+++ SOURCE MATERIAL +++

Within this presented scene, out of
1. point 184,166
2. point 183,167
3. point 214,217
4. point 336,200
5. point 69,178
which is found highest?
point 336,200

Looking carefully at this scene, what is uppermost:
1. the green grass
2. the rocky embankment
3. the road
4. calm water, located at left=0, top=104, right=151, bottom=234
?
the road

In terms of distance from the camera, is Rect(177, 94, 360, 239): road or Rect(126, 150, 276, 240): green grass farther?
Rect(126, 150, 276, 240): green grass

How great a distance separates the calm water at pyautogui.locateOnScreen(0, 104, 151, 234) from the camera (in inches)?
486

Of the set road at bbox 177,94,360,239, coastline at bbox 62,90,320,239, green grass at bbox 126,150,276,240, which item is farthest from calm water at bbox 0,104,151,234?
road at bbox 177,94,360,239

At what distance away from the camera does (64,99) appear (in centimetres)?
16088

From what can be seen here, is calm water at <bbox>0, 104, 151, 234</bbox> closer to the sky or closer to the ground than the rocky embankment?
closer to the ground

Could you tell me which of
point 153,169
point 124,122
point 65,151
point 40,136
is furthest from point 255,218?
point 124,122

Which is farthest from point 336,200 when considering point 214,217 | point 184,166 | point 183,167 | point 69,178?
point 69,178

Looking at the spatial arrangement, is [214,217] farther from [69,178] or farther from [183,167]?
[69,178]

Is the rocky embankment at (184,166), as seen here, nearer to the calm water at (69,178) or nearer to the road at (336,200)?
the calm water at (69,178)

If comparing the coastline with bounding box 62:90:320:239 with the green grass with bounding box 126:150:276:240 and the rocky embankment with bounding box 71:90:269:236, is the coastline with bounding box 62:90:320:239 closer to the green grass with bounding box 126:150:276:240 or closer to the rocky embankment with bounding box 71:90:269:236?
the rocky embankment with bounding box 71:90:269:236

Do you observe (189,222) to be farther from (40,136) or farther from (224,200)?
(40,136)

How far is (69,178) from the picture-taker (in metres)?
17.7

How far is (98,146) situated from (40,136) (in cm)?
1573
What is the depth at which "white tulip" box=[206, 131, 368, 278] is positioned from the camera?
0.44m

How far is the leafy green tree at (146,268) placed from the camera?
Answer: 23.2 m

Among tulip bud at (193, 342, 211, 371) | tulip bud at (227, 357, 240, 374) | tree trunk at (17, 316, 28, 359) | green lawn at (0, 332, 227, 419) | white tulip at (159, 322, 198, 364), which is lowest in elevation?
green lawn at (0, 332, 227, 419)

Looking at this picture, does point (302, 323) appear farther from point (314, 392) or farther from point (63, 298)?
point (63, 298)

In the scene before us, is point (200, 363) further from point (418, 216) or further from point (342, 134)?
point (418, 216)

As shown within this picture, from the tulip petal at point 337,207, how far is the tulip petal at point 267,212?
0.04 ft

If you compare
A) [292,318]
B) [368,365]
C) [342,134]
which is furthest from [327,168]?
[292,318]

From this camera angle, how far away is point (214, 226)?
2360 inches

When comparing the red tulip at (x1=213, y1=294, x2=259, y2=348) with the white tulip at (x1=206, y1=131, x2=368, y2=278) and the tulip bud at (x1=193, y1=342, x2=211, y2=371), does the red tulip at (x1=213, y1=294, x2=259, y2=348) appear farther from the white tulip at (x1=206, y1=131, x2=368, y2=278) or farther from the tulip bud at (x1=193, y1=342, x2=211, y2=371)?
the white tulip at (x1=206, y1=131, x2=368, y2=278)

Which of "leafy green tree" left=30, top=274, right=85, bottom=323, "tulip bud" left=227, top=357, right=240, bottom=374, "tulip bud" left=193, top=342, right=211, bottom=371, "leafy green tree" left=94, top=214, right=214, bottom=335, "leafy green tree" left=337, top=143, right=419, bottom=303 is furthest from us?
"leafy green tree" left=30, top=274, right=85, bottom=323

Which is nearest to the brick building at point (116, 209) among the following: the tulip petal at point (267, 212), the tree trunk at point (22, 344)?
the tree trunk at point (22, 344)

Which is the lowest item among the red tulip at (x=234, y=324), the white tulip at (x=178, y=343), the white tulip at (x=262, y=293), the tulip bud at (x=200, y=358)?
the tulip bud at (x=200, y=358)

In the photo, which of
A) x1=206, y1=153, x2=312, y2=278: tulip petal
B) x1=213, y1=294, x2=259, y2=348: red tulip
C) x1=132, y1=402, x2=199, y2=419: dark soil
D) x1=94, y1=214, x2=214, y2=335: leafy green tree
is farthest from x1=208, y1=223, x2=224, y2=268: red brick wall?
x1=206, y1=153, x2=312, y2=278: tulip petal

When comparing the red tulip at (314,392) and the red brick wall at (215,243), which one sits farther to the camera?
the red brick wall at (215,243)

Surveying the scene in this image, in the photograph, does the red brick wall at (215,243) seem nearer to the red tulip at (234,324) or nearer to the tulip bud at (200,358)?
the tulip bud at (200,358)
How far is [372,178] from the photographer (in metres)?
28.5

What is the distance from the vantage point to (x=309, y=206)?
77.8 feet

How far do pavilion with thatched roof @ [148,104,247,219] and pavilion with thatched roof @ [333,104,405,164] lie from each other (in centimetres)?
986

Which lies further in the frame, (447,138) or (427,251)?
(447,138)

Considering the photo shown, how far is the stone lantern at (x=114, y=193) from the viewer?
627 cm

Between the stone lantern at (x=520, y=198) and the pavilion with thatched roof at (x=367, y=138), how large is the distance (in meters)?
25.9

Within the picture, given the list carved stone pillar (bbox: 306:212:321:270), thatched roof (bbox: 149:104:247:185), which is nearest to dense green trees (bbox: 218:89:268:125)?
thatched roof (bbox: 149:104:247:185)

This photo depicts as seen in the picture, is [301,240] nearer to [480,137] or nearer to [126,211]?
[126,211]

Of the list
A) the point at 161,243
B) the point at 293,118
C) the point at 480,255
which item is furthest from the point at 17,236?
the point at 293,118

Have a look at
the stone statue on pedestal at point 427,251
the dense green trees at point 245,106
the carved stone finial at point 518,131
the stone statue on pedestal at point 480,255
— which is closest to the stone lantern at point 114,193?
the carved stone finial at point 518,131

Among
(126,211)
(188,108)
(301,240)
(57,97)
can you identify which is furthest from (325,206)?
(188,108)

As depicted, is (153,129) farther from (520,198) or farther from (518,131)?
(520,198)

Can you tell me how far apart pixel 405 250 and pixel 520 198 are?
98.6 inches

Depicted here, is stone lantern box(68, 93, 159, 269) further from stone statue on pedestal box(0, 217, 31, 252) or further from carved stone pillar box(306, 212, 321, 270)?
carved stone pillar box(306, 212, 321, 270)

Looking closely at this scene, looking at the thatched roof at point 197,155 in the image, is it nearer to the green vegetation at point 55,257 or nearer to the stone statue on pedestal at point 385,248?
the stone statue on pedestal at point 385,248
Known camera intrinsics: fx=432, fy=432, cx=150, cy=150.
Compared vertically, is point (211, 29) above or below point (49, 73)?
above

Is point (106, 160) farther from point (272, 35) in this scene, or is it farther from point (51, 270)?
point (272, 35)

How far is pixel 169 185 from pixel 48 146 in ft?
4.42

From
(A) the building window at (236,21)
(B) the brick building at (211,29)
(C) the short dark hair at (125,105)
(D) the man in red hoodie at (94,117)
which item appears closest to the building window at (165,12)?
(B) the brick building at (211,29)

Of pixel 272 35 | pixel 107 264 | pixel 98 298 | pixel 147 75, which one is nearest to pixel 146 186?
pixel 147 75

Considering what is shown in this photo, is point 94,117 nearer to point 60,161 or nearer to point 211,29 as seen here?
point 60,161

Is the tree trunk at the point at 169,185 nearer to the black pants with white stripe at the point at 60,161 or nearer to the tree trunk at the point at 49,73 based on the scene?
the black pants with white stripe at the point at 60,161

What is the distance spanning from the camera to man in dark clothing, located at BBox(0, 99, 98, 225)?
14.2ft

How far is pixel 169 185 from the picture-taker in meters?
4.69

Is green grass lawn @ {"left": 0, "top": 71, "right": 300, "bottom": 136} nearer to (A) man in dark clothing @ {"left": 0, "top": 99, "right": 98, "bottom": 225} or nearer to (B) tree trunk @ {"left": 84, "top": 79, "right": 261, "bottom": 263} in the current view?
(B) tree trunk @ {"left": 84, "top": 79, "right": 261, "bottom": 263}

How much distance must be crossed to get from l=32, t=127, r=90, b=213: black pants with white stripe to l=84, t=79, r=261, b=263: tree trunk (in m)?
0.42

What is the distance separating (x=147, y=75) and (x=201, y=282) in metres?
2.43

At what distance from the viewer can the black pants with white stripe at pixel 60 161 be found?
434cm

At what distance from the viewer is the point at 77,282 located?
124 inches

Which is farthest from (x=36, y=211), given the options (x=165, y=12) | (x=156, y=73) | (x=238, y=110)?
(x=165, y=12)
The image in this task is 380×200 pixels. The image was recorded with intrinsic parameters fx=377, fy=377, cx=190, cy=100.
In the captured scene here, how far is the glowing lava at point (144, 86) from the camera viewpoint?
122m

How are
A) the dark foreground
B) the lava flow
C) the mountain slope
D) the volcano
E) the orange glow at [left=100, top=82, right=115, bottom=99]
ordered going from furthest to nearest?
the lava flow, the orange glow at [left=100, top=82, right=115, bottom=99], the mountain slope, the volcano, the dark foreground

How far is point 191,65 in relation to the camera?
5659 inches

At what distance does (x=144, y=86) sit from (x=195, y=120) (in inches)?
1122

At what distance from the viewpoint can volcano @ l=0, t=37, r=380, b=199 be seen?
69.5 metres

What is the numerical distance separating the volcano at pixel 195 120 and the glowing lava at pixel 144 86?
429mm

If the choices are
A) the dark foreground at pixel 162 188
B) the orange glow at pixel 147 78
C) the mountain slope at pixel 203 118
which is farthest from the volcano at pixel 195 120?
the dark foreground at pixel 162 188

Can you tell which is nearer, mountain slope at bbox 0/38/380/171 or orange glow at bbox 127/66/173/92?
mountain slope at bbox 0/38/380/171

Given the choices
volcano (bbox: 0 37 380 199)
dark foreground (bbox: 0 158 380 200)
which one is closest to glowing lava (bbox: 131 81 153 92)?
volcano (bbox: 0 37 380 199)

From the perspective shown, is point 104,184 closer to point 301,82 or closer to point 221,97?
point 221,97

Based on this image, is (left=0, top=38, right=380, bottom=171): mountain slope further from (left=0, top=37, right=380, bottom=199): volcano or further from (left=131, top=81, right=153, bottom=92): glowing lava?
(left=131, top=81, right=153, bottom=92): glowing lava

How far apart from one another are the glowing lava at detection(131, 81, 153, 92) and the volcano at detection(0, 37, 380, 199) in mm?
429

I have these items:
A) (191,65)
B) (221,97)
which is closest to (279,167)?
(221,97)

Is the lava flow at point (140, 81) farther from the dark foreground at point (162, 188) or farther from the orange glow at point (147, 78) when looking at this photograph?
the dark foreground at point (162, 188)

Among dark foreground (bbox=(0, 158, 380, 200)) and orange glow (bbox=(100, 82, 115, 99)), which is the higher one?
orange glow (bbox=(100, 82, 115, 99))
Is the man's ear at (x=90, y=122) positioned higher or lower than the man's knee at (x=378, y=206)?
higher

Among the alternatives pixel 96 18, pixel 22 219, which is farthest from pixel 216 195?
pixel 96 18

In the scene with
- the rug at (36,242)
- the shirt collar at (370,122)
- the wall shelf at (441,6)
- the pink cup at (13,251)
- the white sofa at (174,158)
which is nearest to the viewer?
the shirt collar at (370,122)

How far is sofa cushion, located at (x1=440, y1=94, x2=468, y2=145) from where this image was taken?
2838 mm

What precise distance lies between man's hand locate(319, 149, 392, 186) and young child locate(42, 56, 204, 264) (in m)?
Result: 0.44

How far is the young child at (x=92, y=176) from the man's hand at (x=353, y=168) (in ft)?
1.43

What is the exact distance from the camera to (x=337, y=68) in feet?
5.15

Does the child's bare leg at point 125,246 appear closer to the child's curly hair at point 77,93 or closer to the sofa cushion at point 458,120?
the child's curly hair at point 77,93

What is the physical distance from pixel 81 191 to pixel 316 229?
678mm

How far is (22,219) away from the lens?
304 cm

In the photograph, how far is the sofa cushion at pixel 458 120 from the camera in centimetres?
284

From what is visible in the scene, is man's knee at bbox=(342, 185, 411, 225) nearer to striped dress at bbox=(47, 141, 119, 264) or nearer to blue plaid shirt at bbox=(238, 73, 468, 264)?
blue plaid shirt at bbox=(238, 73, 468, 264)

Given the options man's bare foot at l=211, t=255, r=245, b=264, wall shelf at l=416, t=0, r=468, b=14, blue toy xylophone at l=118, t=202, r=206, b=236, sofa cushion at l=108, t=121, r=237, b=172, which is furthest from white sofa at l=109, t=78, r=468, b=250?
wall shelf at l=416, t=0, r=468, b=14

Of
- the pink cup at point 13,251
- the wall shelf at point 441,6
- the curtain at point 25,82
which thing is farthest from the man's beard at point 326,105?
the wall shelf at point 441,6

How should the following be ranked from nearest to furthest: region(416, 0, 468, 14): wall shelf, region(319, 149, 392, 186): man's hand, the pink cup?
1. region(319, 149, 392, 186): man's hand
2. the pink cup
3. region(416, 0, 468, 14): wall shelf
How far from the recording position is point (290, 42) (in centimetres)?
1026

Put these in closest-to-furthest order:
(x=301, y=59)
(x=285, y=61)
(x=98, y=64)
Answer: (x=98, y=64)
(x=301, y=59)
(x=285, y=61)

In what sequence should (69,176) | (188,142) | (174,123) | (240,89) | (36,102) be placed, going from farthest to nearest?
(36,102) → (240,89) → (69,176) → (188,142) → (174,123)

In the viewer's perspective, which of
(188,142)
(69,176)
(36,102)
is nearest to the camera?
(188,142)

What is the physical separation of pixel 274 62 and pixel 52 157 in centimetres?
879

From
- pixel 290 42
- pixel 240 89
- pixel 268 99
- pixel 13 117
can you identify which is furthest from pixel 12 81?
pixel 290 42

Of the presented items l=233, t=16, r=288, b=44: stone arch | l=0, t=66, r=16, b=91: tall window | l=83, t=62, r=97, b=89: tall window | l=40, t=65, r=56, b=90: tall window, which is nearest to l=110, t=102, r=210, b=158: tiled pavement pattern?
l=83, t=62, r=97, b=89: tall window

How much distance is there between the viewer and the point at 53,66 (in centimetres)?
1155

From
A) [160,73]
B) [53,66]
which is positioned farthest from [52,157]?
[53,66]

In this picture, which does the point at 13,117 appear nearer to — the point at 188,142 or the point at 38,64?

+++

▶ **OBJECTIVE**: Quote exactly and only the lines from the one holding "Put these in" through the end of the data.

▶ **FINISHED TASK**:
Put these in closest-to-furthest order:
(x=301, y=59)
(x=285, y=61)
(x=98, y=64)
Answer: (x=98, y=64)
(x=301, y=59)
(x=285, y=61)

In what sequence should (69,176) | (188,142) | (174,123) | (240,89) | (36,102) be placed, going from farthest to nearest?
(36,102) → (240,89) → (69,176) → (188,142) → (174,123)

In the viewer's perspective, which of
(188,142)
(69,176)
(36,102)
is nearest to the camera?
(188,142)

What is the physical separation of pixel 274 62 and pixel 52 157 in centimetres?
879

From
- pixel 290 42
- pixel 240 89
- pixel 268 99
- pixel 13 117
can you identify which is furthest from pixel 12 81?
pixel 290 42

Of the presented items l=233, t=16, r=288, b=44: stone arch | l=0, t=66, r=16, b=91: tall window | l=83, t=62, r=97, b=89: tall window | l=40, t=65, r=56, b=90: tall window, which is nearest to l=110, t=102, r=210, b=158: tiled pavement pattern?
l=83, t=62, r=97, b=89: tall window

How much distance is there between the viewer and the point at 53,66 (in centimetres)?
1155

From
A) [160,73]
B) [53,66]
which is positioned farthest from [52,157]?
[53,66]

In this picture, which does the point at 13,117 appear nearer to — the point at 188,142 or the point at 38,64?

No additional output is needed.